WHAT IS EXPECTED - The response must contain every line from the records below that has "States".

[PROVIDED DATA — start]

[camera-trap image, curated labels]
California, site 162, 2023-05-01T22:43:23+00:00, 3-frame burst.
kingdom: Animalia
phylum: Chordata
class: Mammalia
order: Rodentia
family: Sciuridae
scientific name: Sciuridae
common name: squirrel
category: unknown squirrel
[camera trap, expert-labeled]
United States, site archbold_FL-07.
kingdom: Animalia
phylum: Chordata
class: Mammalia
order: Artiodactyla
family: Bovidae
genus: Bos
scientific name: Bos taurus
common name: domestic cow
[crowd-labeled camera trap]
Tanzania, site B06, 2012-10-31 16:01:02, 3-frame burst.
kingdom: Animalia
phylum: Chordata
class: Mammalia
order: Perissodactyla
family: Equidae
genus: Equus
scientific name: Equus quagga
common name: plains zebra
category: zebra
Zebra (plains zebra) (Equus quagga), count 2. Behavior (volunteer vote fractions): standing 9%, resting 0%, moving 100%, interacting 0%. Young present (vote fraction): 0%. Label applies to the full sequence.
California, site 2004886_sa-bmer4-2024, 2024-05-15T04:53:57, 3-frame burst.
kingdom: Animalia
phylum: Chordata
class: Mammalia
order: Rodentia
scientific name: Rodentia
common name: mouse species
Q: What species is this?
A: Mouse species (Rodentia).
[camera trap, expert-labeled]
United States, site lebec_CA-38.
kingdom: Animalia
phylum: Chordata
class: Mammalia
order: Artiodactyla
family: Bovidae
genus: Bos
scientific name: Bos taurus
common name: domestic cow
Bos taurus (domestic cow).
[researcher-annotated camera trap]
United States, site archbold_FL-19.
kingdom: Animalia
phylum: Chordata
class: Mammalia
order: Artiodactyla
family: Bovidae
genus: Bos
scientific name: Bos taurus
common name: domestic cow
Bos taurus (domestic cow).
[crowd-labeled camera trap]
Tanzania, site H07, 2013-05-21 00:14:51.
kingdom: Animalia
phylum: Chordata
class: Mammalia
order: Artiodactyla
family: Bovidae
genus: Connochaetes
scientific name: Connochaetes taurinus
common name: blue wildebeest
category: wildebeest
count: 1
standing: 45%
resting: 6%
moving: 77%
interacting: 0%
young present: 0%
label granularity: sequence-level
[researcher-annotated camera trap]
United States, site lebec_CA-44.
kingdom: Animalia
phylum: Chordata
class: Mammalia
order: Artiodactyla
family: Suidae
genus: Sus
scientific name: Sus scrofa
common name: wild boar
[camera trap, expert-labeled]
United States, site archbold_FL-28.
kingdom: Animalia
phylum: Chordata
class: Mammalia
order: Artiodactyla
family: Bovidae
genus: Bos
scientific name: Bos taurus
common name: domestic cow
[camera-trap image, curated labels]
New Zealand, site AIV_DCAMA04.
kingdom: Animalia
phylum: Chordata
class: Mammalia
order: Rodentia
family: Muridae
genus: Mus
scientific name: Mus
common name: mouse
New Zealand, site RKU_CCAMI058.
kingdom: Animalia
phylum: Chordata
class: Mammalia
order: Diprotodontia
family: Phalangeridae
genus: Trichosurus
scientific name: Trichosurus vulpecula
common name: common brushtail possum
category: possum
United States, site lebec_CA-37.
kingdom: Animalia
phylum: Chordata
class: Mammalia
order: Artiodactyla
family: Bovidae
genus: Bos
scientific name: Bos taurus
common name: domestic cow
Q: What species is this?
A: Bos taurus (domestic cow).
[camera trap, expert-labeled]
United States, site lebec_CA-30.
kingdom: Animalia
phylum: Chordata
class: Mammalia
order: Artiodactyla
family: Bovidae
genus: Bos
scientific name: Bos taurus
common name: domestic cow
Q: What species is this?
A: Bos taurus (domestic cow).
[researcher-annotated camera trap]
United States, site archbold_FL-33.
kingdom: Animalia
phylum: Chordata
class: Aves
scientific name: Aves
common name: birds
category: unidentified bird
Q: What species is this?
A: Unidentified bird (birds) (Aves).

[PROVIDED DATA — finish]

ANSWER TO THIS TASK -
United States, site archbold_FL-07.
United States, site lebec_CA-38.
United States, site archbold_FL-19.
United States, site lebec_CA-44.
United States, site archbold_FL-28.
United States, site lebec_CA-37.
United States, site lebec_CA-30.
United States, site archbold_FL-33.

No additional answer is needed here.